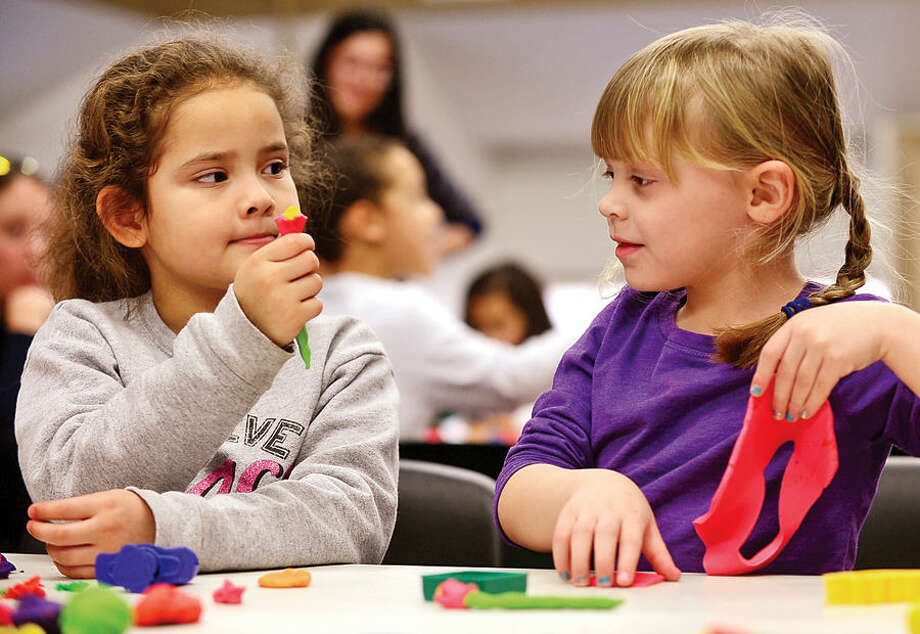 Hour photo / Erik Trautmann Faith Supple, 6, and Miley Senft, 4, share their Play-Doh creations during Play-Doh Palooza at the a SoNo Branch Library Friday. The activity was a SoNo Branch Library Kids Build Program to help foster creativity.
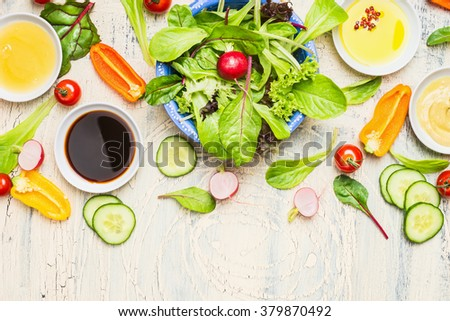 Fresh vegetables salad with various dressing on light rustic background, top view, border. Healthy lifestyle and vegetarian or diet  food concept - stock photo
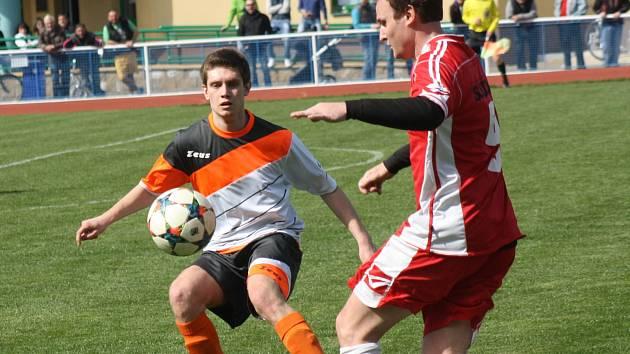 Záložník Kyjova Martin Riedl (v bílém dresu) se snaží zastavit hráče Dražovic. Nedělní utkání 16. kola 1. A třídy skupiny B skončilo remízou 2:2.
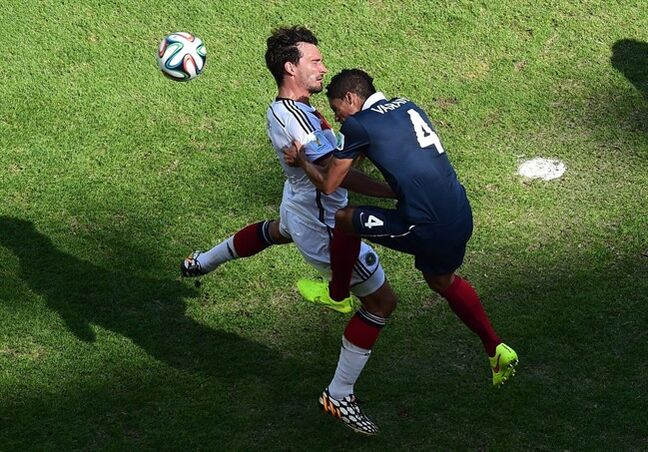 Germany's Mats Hummels, left, scores on a header during the World Cup quarterfinal soccer match between Germany and France at the Maracana Stadium in Rio de Janeiro, Brazil, Friday, July 4, 2014. (AP Photo/Francois Xavier Marit, pool)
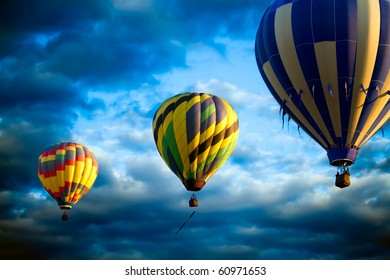 Three hot air balloons  lift off at sunrise, sunset  drifting on air currents. Flying before a dramatic background of clouds and bright blue sky.  Original illustration.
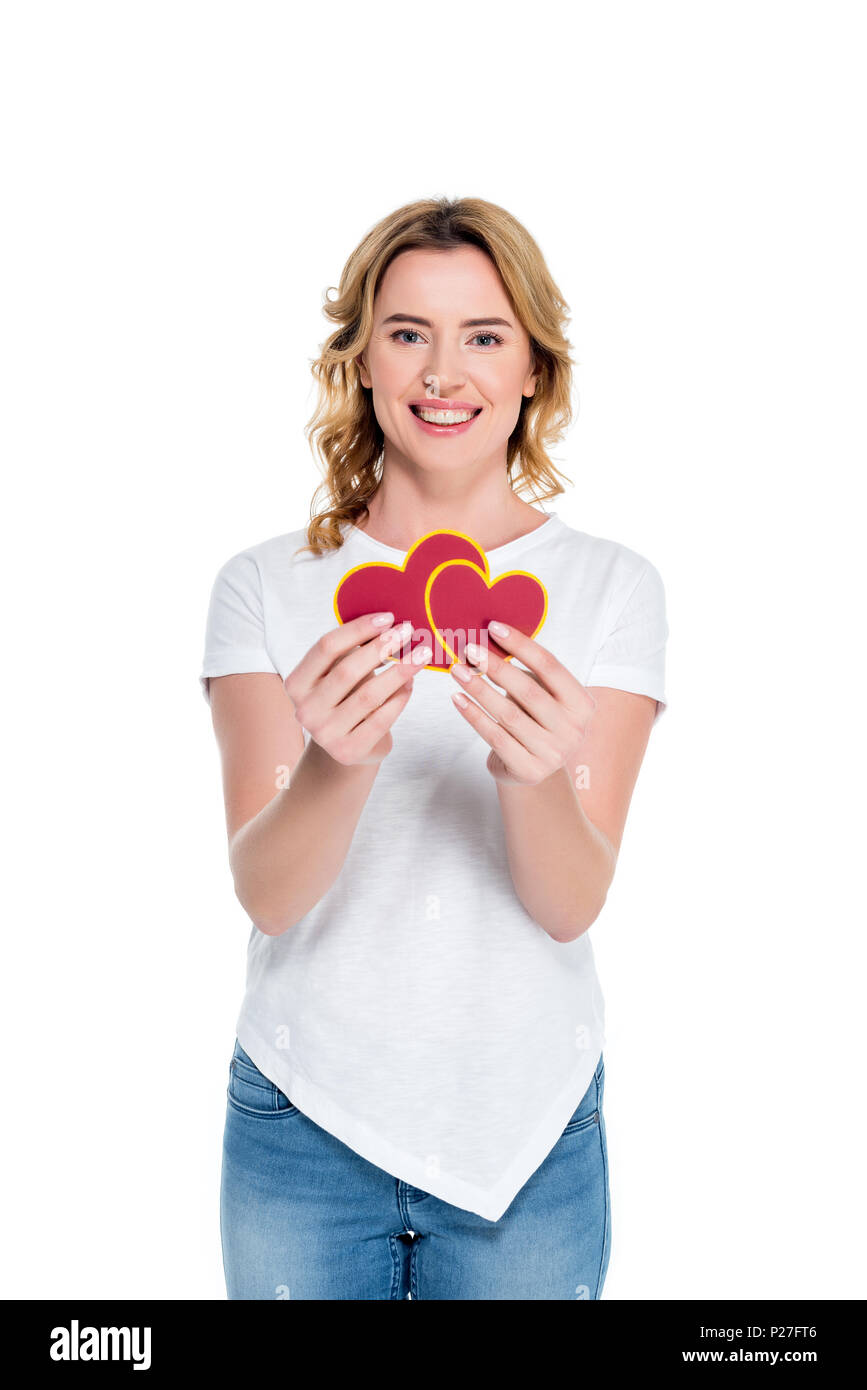 portrait of cheerful woman with heart shaped postcards isolated on white, st valentines day concept - Stock Image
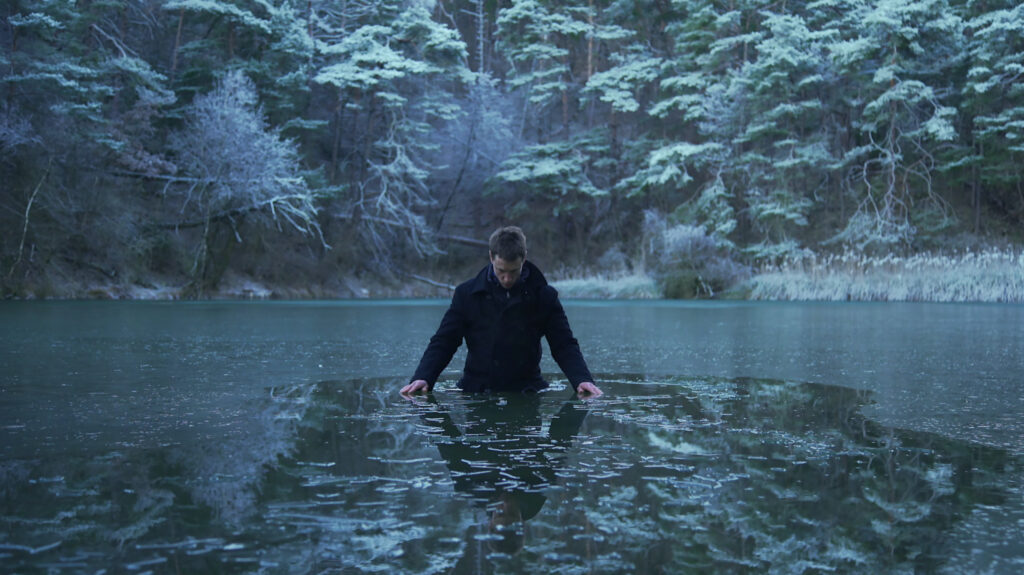 A man standing in an icy green lake against a backdrop of startlingly green foliage,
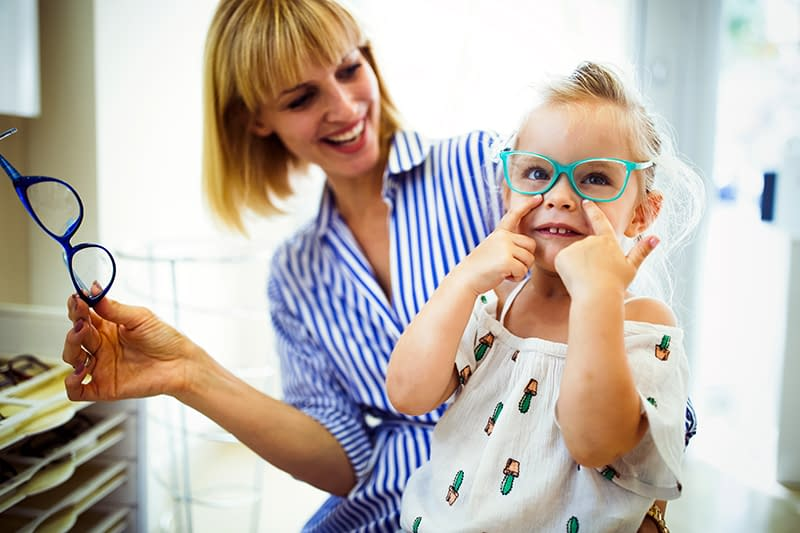 Happy mother with her little daughter choosing glasses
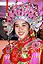 Girl wearing traditional dress at Mooncake Festival in Kuching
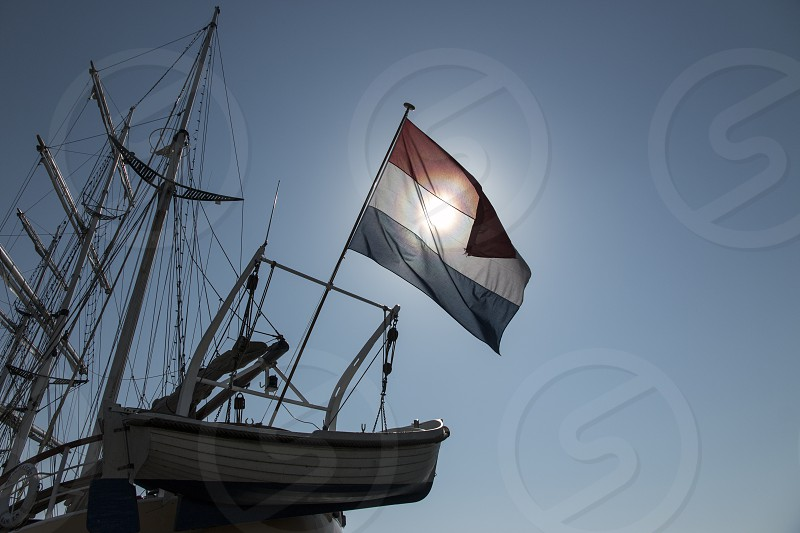 Dutch flag on a three  master in the harbour of Urk the Netherlands. The Dutch have been a sea faring nation more many centuries. photo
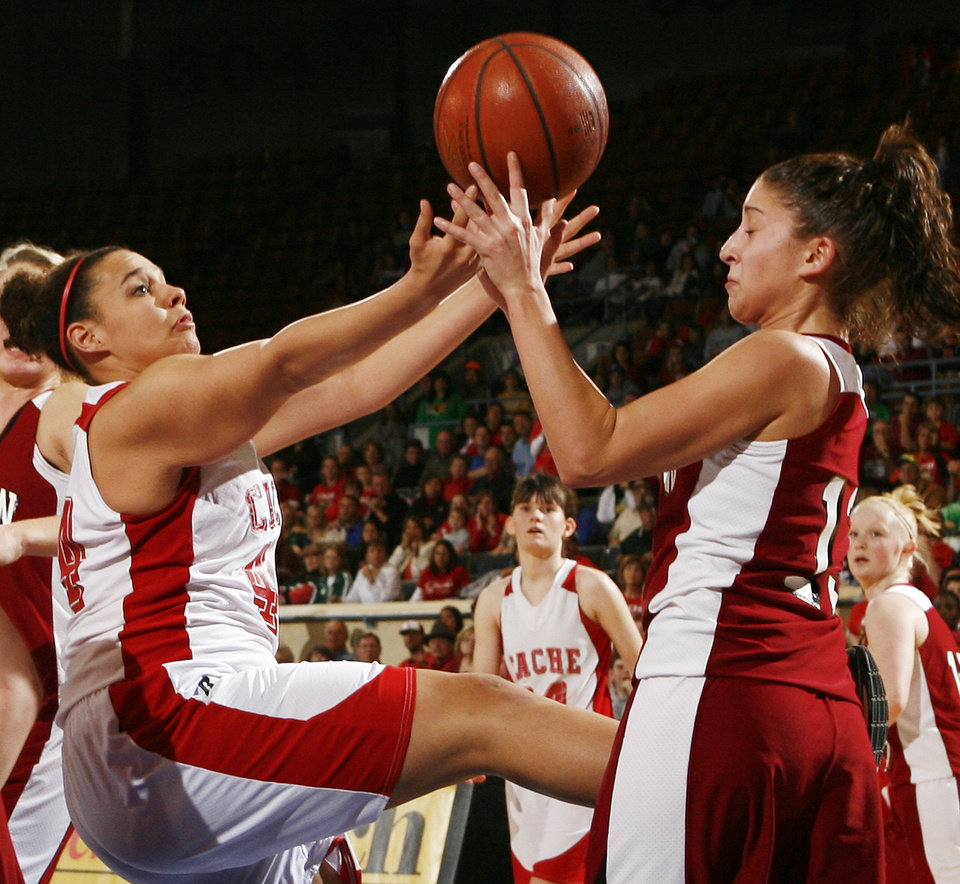 Photo - Cache's Honor Duvall (44), left, and Teala Cormier (13) of Muldrow try to grab a rebound during 4A girls semifinal game between Muldrow and Cache in the Oklahoma High School Basketball Championships at State Fair Arena in Oklahoma City, Friday, March 13, 2009. Cache won to advance to the championship game. PHOTO BY NATE BILLINGS, THE OKLAHOMAN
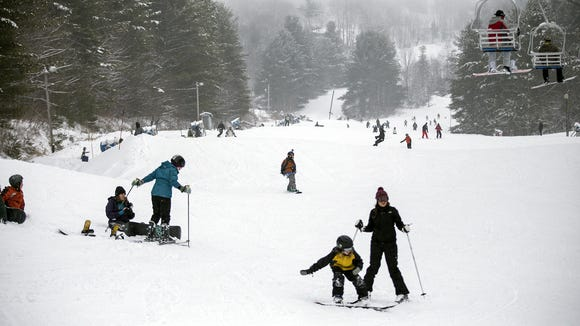 Skiers and snowboarders enjoy the fresh powder on the slopes at Wolf Ridge Ski Resort in February. Most ski areas in Western North Carolina closed this past weekend for the season.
• • • • • • •
• [Work instruction]:
The copy should hold only the lines from the one with "Girl wearing traditional" through the one with "Dutch flag on", exactly as they stand above. Leave out the pictures.

• [Answer space]:
 Girl wearing traditional dress at Mooncake Festival in Kuching
 Dutch flag on a three  master in the harbour of Urk the Netherlands. The Dutch have been a sea faring nation more many centuries. photo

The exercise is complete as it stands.